• **PROBLEM TO WORK ON**
Word for word, copy every line of the data.
(Beginning of SUPPLIED MATERIAL)
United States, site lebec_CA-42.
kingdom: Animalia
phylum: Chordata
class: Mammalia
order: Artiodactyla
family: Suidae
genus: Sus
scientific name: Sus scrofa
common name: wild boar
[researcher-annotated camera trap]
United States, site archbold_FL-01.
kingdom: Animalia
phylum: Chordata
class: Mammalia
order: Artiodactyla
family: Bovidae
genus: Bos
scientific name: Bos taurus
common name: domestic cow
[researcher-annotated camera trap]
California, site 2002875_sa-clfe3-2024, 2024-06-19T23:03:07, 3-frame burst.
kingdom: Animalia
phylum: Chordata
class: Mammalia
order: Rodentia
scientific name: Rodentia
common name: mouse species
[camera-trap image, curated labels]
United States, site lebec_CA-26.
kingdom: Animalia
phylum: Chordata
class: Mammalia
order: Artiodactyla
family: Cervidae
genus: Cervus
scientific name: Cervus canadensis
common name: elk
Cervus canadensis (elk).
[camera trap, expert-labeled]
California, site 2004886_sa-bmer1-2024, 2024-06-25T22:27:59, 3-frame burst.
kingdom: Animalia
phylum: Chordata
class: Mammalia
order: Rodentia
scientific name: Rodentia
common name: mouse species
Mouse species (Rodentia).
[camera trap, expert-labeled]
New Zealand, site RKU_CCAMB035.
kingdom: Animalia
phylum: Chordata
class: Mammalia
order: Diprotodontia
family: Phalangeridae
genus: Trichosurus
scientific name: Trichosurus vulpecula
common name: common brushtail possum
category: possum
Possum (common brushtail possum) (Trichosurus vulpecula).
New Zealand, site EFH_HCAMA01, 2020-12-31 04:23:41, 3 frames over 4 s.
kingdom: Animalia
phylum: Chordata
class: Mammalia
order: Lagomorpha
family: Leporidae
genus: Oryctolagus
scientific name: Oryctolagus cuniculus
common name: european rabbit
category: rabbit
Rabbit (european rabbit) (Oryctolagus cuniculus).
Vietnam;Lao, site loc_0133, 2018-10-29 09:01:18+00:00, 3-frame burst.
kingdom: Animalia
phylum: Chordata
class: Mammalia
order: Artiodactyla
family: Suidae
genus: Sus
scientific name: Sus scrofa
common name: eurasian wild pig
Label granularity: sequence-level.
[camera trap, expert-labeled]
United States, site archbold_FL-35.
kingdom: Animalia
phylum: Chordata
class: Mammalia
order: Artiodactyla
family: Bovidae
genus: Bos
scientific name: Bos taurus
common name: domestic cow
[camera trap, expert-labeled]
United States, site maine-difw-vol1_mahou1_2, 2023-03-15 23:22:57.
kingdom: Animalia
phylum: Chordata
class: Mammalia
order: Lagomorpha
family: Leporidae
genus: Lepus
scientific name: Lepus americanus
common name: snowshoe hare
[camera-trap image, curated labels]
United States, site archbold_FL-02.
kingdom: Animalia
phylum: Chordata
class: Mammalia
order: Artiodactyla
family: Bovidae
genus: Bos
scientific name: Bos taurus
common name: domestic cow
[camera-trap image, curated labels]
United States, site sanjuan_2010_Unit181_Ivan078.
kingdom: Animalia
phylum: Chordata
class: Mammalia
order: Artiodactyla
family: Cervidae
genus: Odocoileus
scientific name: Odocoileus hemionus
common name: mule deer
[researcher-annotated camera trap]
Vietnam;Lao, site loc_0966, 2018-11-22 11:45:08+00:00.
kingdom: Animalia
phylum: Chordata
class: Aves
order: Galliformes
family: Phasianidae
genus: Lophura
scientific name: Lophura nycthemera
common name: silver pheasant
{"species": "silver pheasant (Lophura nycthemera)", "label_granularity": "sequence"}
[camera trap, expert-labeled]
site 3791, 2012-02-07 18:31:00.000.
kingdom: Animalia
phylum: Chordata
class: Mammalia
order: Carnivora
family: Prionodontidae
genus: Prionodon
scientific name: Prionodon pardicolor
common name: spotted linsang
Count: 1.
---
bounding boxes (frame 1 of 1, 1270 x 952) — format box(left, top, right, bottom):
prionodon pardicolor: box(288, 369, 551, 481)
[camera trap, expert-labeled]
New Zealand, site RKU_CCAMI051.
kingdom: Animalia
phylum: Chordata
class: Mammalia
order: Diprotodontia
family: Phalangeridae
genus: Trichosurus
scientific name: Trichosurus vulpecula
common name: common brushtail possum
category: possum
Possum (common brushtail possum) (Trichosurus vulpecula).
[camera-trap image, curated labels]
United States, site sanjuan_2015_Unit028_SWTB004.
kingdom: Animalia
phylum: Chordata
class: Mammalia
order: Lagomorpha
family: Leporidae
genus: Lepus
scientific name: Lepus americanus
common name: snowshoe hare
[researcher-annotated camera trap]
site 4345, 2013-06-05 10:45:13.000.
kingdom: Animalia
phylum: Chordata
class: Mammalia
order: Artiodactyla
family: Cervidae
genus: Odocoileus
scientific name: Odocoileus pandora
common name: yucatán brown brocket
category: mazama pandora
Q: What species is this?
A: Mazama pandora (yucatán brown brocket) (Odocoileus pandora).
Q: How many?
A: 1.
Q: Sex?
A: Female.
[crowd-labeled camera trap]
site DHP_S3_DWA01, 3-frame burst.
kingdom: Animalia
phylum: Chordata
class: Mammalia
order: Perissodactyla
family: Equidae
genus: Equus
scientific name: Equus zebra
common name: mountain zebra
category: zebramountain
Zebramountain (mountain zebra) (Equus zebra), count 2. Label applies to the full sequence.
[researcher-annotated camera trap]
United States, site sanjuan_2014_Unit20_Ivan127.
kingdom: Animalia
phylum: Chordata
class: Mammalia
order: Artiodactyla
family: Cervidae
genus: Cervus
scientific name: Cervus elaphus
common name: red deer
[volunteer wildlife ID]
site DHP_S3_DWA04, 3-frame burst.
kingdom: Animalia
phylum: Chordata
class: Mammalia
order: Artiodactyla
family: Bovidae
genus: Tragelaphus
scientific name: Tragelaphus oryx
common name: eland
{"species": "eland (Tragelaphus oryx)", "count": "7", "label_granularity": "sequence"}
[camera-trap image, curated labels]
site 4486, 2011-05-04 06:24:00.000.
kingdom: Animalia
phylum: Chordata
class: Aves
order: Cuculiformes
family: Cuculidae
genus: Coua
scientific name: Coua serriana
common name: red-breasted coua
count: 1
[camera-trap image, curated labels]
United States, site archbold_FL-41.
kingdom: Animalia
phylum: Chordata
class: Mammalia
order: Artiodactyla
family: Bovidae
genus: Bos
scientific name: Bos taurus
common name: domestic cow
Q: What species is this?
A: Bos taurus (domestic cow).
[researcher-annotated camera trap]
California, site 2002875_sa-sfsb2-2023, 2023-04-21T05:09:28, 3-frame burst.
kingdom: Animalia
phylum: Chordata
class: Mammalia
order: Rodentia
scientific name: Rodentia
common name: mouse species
(End of SUPPLIED MATERIAL)
• **WRITTEN SOLUTION**
United States, site lebec_CA-42.
kingdom: Animalia
phylum: Chordata
class: Mammalia
order: Artiodactyla
family: Suidae
genus: Sus
scientific name: Sus scrofa
common name: wild boar
[researcher-annotated camera trap]
United States, site archbold_FL-01.
kingdom: Animalia
phylum: Chordata
class: Mammalia
order: Artiodactyla
family: Bovidae
genus: Bos
scientific name: Bos taurus
common name: domestic cow
[researcher-annotated camera trap]
California, site 2002875_sa-clfe3-2024, 2024-06-19T23:03:07, 3-frame burst.
kingdom: Animalia
phylum: Chordata
class: Mammalia
order: Rodentia
scientific name: Rodentia
common name: mouse species
[camera-trap image, curated labels]
United States, site lebec_CA-26.
kingdom: Animalia
phylum: Chordata
class: Mammalia
order: Artiodactyla
family: Cervidae
genus: Cervus
scientific name: Cervus canadensis
common name: elk
Cervus canadensis (elk).
[camera trap, expert-labeled]
California, site 2004886_sa-bmer1-2024, 2024-06-25T22:27:59, 3-frame burst.
kingdom: Animalia
phylum: Chordata
class: Mammalia
order: Rodentia
scientific name: Rodentia
common name: mouse species
Mouse species (Rodentia).
[camera trap, expert-labeled]
New Zealand, site RKU_CCAMB035.
kingdom: Animalia
phylum: Chordata
class: Mammalia
order: Diprotodontia
family: Phalangeridae
genus: Trichosurus
scientific name: Trichosurus vulpecula
common name: common brushtail possum
category: possum
Possum (common brushtail possum) (Trichosurus vulpecula).
New Zealand, site EFH_HCAMA01, 2020-12-31 04:23:41, 3 frames over 4 s.
kingdom: Animalia
phylum: Chordata
class: Mammalia
order: Lagomorpha
family: Leporidae
genus: Oryctolagus
scientific name: Oryctolagus cuniculus
common name: european rabbit
category: rabbit
Rabbit (european rabbit) (Oryctolagus cuniculus).
Vietnam;Lao, site loc_0133, 2018-10-29 09:01:18+00:00, 3-frame burst.
kingdom: Animalia
phylum: Chordata
class: Mammalia
order: Artiodactyla
family: Suidae
genus: Sus
scientific name: Sus scrofa
common name: eurasian wild pig
Label granularity: sequence-level.
[camera trap, expert-labeled]
United States, site archbold_FL-35.
kingdom: Animalia
phylum: Chordata
class: Mammalia
order: Artiodactyla
family: Bovidae
genus: Bos
scientific name: Bos taurus
common name: domestic cow
[camera trap, expert-labeled]
United States, site maine-difw-vol1_mahou1_2, 2023-03-15 23:22:57.
kingdom: Animalia
phylum: Chordata
class: Mammalia
order: Lagomorpha
family: Leporidae
genus: Lepus
scientific name: Lepus americanus
common name: snowshoe hare
[camera-trap image, curated labels]
United States, site archbold_FL-02.
kingdom: Animalia
phylum: Chordata
class: Mammalia
order: Artiodactyla
family: Bovidae
genus: Bos
scientific name: Bos taurus
common name: domestic cow
[camera-trap image, curated labels]
United States, site sanjuan_2010_Unit181_Ivan078.
kingdom: Animalia
phylum: Chordata
class: Mammalia
order: Artiodactyla
family: Cervidae
genus: Odocoileus
scientific name: Odocoileus hemionus
common name: mule deer
[researcher-annotated camera trap]
Vietnam;Lao, site loc_0966, 2018-11-22 11:45:08+00:00.
kingdom: Animalia
phylum: Chordata
class: Aves
order: Galliformes
family: Phasianidae
genus: Lophura
scientific name: Lophura nycthemera
common name: silver pheasant
{"species": "silver pheasant (Lophura nycthemera)", "label_granularity": "sequence"}
[camera trap, expert-labeled]
site 3791, 2012-02-07 18:31:00.000.
kingdom: Animalia
phylum: Chordata
class: Mammalia
order: Carnivora
family: Prionodontidae
genus: Prionodon
scientific name: Prionodon pardicolor
common name: spotted linsang
Count: 1.
---
bounding boxes (frame 1 of 1, 1270 x 952) — format box(left, top, right, bottom):
prionodon pardicolor: box(288, 369, 551, 481)
[camera trap, expert-labeled]
New Zealand, site RKU_CCAMI051.
kingdom: Animalia
phylum: Chordata
class: Mammalia
order: Diprotodontia
family: Phalangeridae
genus: Trichosurus
scientific name: Trichosurus vulpecula
common name: common brushtail possum
category: possum
Possum (common brushtail possum) (Trichosurus vulpecula).
[camera-trap image, curated labels]
United States, site sanjuan_2015_Unit028_SWTB004.
kingdom: Animalia
phylum: Chordata
class: Mammalia
order: Lagomorpha
family: Leporidae
genus: Lepus
scientific name: Lepus americanus
common name: snowshoe hare
[researcher-annotated camera trap]
site 4345, 2013-06-05 10:45:13.000.
kingdom: Animalia
phylum: Chordata
class: Mammalia
order: Artiodactyla
family: Cervidae
genus: Odocoileus
scientific name: Odocoileus pandora
common name: yucatán brown brocket
category: mazama pandora
Q: What species is this?
A: Mazama pandora (yucatán brown brocket) (Odocoileus pandora).
Q: How many?
A: 1.
Q: Sex?
A: Female.
[crowd-labeled camera trap]
site DHP_S3_DWA01, 3-frame burst.
kingdom: Animalia
phylum: Chordata
class: Mammalia
order: Perissodactyla
family: Equidae
genus: Equus
scientific name: Equus zebra
common name: mountain zebra
category: zebramountain
Zebramountain (mountain zebra) (Equus zebra), count 2. Label applies to the full sequence.
[researcher-annotated camera trap]
United States, site sanjuan_2014_Unit20_Ivan127.
kingdom: Animalia
phylum: Chordata
class: Mammalia
order: Artiodactyla
family: Cervidae
genus: Cervus
scientific name: Cervus elaphus
common name: red deer
[volunteer wildlife ID]
site DHP_S3_DWA04, 3-frame burst.
kingdom: Animalia
phylum: Chordata
class: Mammalia
order: Artiodactyla
family: Bovidae
genus: Tragelaphus
scientific name: Tragelaphus oryx
common name: eland
{"species": "eland (Tragelaphus oryx)", "count": "7", "label_granularity": "sequence"}
[camera-trap image, curated labels]
site 4486, 2011-05-04 06:24:00.000.
kingdom: Animalia
phylum: Chordata
class: Aves
order: Cuculiformes
family: Cuculidae
genus: Coua
scientific name: Coua serriana
common name: red-breasted coua
count: 1
[camera-trap image, curated labels]
United States, site archbold_FL-41.
kingdom: Animalia
phylum: Chordata
class: Mammalia
order: Artiodactyla
family: Bovidae
genus: Bos
scientific name: Bos taurus
common name: domestic cow
Q: What species is this?
A: Bos taurus (domestic cow).
[researcher-annotated camera trap]
California, site 2002875_sa-sfsb2-2023, 2023-04-21T05:09:28, 3-frame burst.
kingdom: Animalia
phylum: Chordata
class: Mammalia
order: Rodentia
scientific name: Rodentia
common name: mouse species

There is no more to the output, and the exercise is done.